This diversity is not the case with the other personality disorders, which have more cohesiveness in the symptoms their sufferers display. So I wonder–is BPD really a personality disorder at all? Does it even exist, or is it really just a group of trauma-caused symptoms the experts in their ivory towers stuck in a single box called “BPD” because they didn’t know how else to classify them?

In fact, all these diverse subtypes have one thing in common–they are all very similar or identical to the symptoms of someone with complex PTSD (C-PTSD). People with C-PTSD are often misdiagnosed as Borderlines because their behaviors can be just as baffling and manipulative, and both disorders also include dissociative, almost psychotic episodes. Extrapolating from that, I wonder if ALL borderlines actually have C-PTSD.

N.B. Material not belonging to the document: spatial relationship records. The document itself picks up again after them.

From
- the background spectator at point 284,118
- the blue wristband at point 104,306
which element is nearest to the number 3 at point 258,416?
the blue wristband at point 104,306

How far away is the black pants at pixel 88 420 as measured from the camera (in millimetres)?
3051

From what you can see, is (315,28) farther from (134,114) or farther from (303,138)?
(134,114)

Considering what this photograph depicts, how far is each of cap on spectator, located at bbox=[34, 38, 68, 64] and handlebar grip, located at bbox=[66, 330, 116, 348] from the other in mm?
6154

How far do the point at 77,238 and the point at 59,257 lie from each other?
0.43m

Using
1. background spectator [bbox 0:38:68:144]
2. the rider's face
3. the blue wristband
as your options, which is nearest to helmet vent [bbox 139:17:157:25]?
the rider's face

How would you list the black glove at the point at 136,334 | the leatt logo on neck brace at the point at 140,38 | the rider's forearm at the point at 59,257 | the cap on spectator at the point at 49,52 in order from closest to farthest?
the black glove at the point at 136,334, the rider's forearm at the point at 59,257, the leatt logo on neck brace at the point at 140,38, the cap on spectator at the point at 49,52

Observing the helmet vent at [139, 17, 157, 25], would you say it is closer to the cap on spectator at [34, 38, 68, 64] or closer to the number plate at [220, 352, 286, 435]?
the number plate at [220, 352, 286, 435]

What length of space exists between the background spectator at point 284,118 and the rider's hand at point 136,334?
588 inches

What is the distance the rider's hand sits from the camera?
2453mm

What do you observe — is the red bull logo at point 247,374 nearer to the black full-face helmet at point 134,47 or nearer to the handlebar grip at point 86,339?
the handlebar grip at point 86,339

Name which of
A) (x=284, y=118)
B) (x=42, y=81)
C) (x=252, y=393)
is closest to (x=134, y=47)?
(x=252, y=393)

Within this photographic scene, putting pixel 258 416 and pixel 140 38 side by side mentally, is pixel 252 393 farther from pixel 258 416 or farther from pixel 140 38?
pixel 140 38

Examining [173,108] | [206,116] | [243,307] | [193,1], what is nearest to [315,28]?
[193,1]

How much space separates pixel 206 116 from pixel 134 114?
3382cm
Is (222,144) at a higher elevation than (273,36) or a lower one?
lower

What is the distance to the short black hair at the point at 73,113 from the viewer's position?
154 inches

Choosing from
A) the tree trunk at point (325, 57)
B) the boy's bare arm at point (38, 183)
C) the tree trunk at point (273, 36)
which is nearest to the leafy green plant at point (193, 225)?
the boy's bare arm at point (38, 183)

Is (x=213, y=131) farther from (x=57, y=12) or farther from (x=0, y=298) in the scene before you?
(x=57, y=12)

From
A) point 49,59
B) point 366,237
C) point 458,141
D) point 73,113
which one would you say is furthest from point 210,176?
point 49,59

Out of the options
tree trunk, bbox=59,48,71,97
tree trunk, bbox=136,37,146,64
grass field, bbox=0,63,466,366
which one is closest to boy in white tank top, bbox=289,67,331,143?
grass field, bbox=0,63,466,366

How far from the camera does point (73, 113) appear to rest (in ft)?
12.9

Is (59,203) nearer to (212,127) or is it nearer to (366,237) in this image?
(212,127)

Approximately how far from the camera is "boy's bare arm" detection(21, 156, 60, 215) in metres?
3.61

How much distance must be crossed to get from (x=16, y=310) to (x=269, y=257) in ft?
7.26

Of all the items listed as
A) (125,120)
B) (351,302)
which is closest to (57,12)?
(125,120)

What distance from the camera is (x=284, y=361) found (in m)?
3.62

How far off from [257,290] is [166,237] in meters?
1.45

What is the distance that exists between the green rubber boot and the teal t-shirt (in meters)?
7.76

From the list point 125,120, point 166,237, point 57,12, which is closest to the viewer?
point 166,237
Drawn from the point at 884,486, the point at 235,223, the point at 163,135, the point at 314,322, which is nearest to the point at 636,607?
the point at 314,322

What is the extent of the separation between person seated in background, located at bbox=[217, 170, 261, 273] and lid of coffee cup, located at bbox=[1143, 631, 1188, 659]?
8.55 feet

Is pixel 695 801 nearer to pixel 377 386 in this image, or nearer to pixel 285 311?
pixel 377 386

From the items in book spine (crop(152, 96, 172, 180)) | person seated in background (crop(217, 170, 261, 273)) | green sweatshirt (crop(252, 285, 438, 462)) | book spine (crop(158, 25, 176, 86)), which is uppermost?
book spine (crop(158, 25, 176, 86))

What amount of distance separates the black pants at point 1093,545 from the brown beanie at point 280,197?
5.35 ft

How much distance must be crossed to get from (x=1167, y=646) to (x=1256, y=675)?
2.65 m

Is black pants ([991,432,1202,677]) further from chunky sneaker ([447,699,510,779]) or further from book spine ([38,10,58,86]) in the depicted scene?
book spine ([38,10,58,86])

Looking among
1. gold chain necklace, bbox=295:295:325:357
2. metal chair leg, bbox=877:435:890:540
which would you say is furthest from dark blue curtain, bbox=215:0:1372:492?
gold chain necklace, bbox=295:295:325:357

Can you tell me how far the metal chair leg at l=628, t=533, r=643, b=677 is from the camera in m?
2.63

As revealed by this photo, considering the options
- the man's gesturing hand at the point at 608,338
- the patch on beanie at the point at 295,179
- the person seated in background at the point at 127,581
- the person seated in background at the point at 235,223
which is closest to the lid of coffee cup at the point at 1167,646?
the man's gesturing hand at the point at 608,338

Earlier today I posted an article outlining 20 signs of unresolved trauma, and I was struck by how similar these were to the symptoms of BPD. And there is also this article that Ruji just brought to my attention that also describes how remarkably similar the two disorders are, but that the idea of fear of abandonment (which is recognized as the root cause of BPD) is not recognized as a factor in causing PTSD and that may be part of why they have been kept separate.

The BPD label, like any Cluster B label, is very damaging to its victims because of the “evil and character-disordered” stigma it carries. One psychologist has even included us, along with narcissists, among the “People of the Lie”!

Yes, it’s true some borderlines do act a lot like people with NPD or even Malignant Narcissism or ASPD, but most probably do not, and are really much more similar to people with Avoidant or even Dependent personality disorders, which hurt the sufferer more than anyone else. But if you have a BPD label, people start backing away from you slowly due to the stigma. Therapists are reluctant to treat you because they assume you will be either difficult and hateful in therapy sessions, or will never get better. Insurance companies won’t pay claims where there is a BPD diagnosis, because it’s assumed there is no hope for you. I’ve had this problem when I’ve tried to get therapy. I remember one therapist who I had seen for the intake session, who told me he needed to obtain my psychiatric records before we could proceed. The session had gone smoothly and I felt comfortable with him. A few days later I received a phone call and was told he did not treat “borderline patients” and wished me luck. So that’s the kind of thing we’re up against if we’ve had the BPD label slapped on us.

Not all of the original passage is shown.